Affordable childcare is lacking in Washington state, officials say

The Department of Commerce said there is not enough affordable childcare in our state

OLYMPIA, Wash. – According to the Department of Commerce, over 133,000 Washingtonians are missing out on jobs because they can’t afford childcare.

The department found that the pandemic has exasperated this problem and they’re working to change it.

A map from a study shows the percentage of families in each county that lack childcare. In Benton and Franklin Counties, over 50 percent of families simply can’t afford childcare or can’t find a facility that caters to their needs.

“If we don’t fix it, employers are deprived of the talent they could have in the work place and parents fall further behind in terms of career opportunity,” Director Lisa Brown said.

Brown added for some parents, mostly women, the cost of staying home with their children, is more affordable than returning to work and finding daycare.

RELATED: Millions of dollars in assistance available for Benton County childcare centers

“How much will I make going in the workforce and how much will it cost me to not only have those work related expenses but also paying childcare?” Brown said it’s one of the many questions women have faced in the past year.

A State Task Force found the pandemic has caused a ‘she-cession,’ or her recession; more mothers are forgoing work to stay at home with their children because they can’t find affordable daycare.

- [EXCERPTED DATA]:
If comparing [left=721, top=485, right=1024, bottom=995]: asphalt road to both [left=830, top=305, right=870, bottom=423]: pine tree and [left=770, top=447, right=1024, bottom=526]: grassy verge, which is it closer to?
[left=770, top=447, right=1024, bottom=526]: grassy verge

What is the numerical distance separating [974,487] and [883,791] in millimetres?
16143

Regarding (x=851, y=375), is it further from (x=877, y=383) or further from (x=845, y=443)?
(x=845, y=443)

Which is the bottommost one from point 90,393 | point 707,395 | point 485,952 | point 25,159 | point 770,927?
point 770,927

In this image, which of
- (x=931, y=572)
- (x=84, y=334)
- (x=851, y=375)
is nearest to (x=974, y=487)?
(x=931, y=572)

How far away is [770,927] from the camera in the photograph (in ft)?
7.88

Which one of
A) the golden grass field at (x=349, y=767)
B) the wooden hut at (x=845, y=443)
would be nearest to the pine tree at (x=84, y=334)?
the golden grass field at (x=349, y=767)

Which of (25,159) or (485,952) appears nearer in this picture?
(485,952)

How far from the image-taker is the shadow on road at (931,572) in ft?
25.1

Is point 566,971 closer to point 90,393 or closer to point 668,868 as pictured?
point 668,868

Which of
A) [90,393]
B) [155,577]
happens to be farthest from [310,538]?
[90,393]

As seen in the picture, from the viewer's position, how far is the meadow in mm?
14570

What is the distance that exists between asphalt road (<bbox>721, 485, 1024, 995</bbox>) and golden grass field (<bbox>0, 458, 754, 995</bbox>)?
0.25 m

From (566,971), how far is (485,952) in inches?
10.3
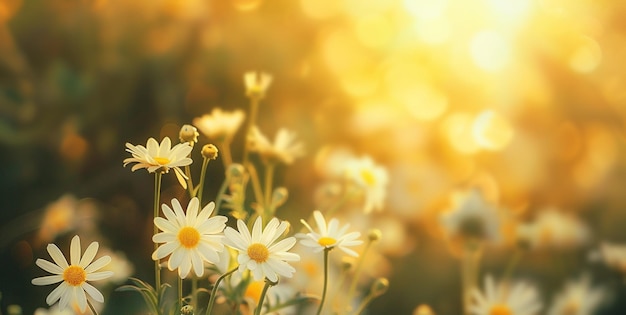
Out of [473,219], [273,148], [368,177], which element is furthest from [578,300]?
[273,148]

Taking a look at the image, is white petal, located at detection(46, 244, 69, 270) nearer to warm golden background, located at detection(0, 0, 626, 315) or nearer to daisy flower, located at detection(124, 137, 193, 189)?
daisy flower, located at detection(124, 137, 193, 189)

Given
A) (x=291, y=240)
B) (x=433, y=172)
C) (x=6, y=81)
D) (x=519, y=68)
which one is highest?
(x=519, y=68)

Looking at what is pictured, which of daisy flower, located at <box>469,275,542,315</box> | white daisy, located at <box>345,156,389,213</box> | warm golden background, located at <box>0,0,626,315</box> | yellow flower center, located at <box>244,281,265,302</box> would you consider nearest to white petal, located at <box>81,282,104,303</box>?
yellow flower center, located at <box>244,281,265,302</box>

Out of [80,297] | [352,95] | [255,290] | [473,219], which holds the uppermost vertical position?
[352,95]

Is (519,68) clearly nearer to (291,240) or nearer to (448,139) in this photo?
(448,139)

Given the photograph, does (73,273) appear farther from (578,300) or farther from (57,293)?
(578,300)

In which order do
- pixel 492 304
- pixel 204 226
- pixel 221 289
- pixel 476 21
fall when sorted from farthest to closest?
pixel 476 21, pixel 492 304, pixel 221 289, pixel 204 226

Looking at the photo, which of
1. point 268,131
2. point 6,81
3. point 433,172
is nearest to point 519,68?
point 433,172
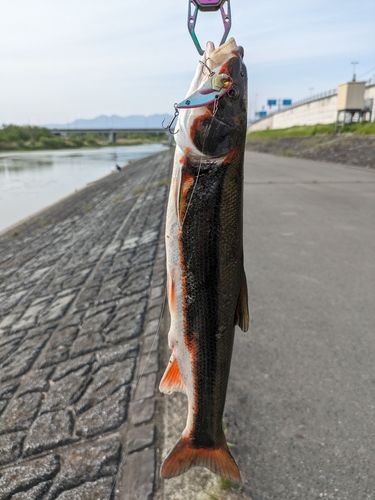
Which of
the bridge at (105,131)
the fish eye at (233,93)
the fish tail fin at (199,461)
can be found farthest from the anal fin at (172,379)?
the bridge at (105,131)

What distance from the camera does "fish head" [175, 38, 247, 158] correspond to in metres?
1.95

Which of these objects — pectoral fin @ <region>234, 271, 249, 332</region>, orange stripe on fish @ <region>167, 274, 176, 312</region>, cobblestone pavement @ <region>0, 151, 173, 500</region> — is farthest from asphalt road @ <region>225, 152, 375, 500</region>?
orange stripe on fish @ <region>167, 274, 176, 312</region>

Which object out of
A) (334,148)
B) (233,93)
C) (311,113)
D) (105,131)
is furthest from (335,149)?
A: (105,131)

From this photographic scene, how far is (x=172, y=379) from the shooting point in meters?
2.36

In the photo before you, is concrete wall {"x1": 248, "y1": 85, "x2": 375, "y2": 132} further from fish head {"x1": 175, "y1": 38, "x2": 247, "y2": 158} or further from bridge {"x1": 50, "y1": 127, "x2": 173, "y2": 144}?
bridge {"x1": 50, "y1": 127, "x2": 173, "y2": 144}

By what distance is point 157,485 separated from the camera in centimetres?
263

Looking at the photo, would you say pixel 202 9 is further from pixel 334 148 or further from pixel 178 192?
pixel 334 148

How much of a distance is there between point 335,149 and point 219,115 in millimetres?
26800

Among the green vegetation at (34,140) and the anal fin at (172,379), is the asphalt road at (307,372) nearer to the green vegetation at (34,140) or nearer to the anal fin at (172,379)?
the anal fin at (172,379)

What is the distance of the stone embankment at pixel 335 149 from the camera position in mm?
22170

- [DESCRIPTION OF THE TASK]:
Can you reproduce, word for word, the part of the Washington childcare article starting with "Brown added for" and going on through "the past year."?

- [YOUR RESPONSE]:
Brown added for some parents, mostly women, the cost of staying home with their children, is more affordable than returning to work and finding daycare.

RELATED: Millions of dollars in assistance available for Benton County childcare centers

“How much will I make going in the workforce and how much will it cost me to not only have those work related expenses but also paying childcare?” Brown said it’s one of the many questions women have faced in the past year.